Sykes froze, having barely thrust both legs into the suit. Raising his gaze, he saw the commander of the destroyer standing before him. The Nautolan with a long prison past was smiling such that his snow-white teeth sparkled like diamonds.
"It's not what you think," Sykes began. "I… I decided myself…"
"Stop lying," the Nautolan smirked, displaying a small remote control with a single button on the front panel. "Everything burns!"
"No, wait…" Jerid pushed off for a jump. But he no longer felt the landing.
***
"Beautiful," Mara said, watching the large fireball that had formed in place of the Relentless.
"I've seen better," Maris noted, throwing her legs onto the transport's control panel.
"How cold-bloodedly you regard the death of those you previously served with," Jade noted, glancing at a pair of charcoal-black TIE Avengers escorting their little ship to the Chimaera across the entire field of the recent battle, filled only with ugly wreckage and scurrying Lambda-class shuttles with super-powerful searchlights scouring every even slightly large piece of debris.
"I don't give a damn," the Zabrak declared. "I've already worked off what they invested in me a hundred times over."

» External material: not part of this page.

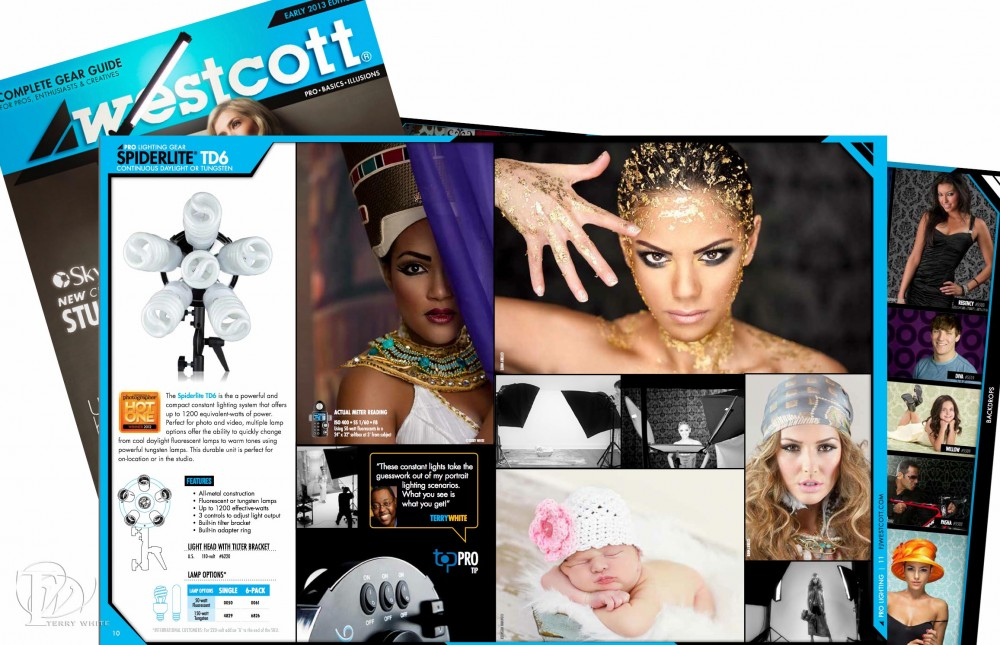wpid12040-Westcott_WPPI_showguide_sm.jpg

"And did they invest a lot?"
"Depends on what you measure it in," Brood shrugged. "Judging by how you fight—I was clearly not shown a master class in Jedi killing by Urai Fen."
"That didn't come for free to me either," Mara smirked, relaxing internally at the sight of the Chimaera's main hangar's rectangular opening. "There were plenty of mistakes, self-deception, blatant lies to the face, and other unpalatable bantha poodoo… But now I've overcome all that."

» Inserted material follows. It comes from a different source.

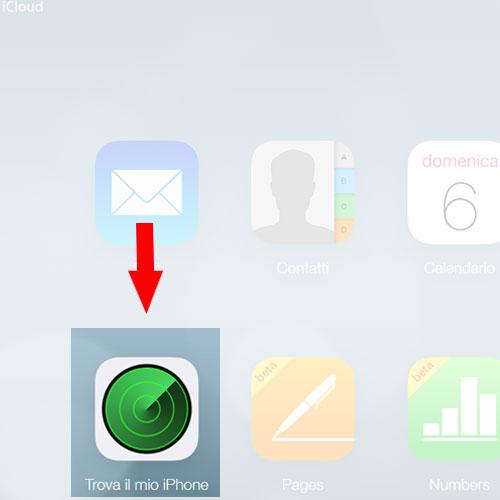 icone-trova-il-mio-iphone-icloud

"And what helped?" the Zabrak inquired.
"Well…" Mara was even somewhat at a loss for an answer.
"No way?" the pale-skinned Zabrak grew animated. "Seriously? You found someone who changed your destiny? Like in the legends about Jedi who redeemed those who fell to the Dark Side, and they then became heroes of the galaxy?"
"Something like that," Mara tried to evade the answer.

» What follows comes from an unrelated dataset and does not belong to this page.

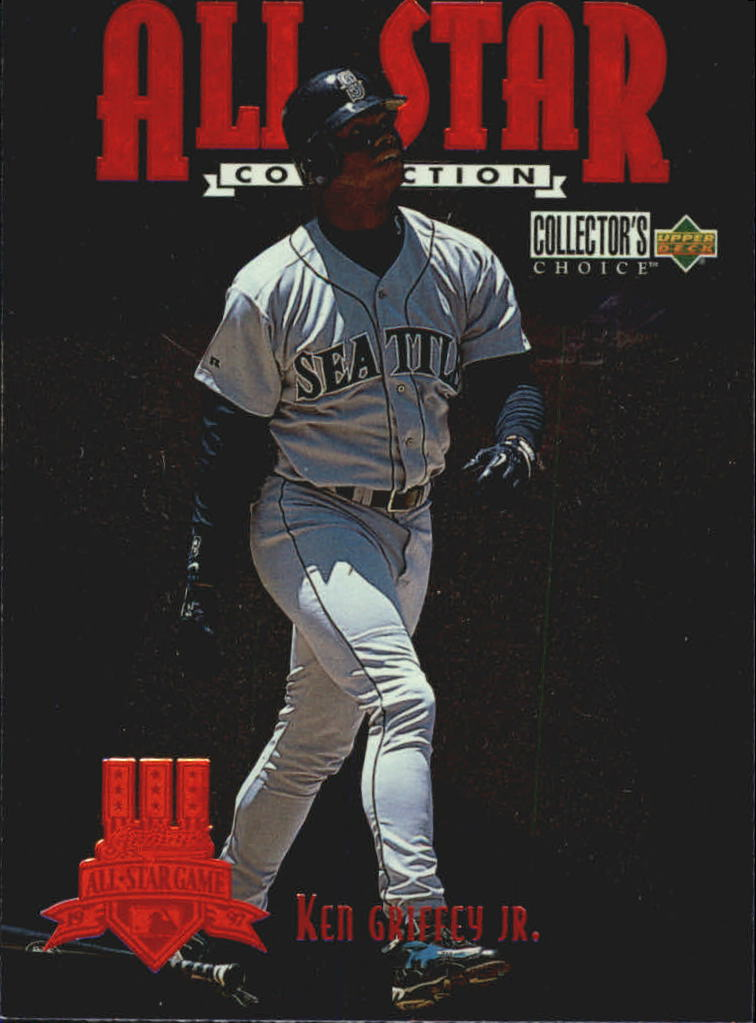 1997 Collector's Choice All-Star Connection #5 Ken Griffey Jr.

"And will it be possible for me to meet him?" Brood asked. "Well, if he's not more than just a spiritual mentor to you, of course, and you won't be jealous if we…"
The subtext even made Mara laugh.
"No, I won't mind," barely suppressing a laugh, she parked the transport in a completely empty—as always when she visited the destroyer—landing berth. "Go for it, if you're confident in your strength. Но he is neither Sith nor Jedi—just an ordinary sentient."
"Ha," the Zabrak stated overconfidently. "I twice talked circles around Darth Vader's apprentice and walked away alive. I'll certainly cope with an ordinary human."
"Of course," Mara smiled. "Of course you will cope…"
"I sense sarcasm in your words," Brood tensed at the sight of Dominion Guards in pitch-black armor entering the landing berth. "What's the catch, friend?"
"Remember two simple truths, Maris," Jade looked into her eyes. "First. The one you will be talking to—is not an ordinary human."
"And…?"
"And second," Mara could no longer hold back her smile as she saw Grand Admiral Thrawn entering the landing berth, accompanied by Rukh and Tierce, with an ysalamiri habitually perched on his shoulder. "He is not human. The most extraordinary non-human I have ever met."
Brood looked at her. Then at Thrawn. Then back at Jade. And sighed heavily.
"You could have said so directly," she muttered dissatisfied. "Fine, I'll find myself someone else. Are there any young little Jedi?"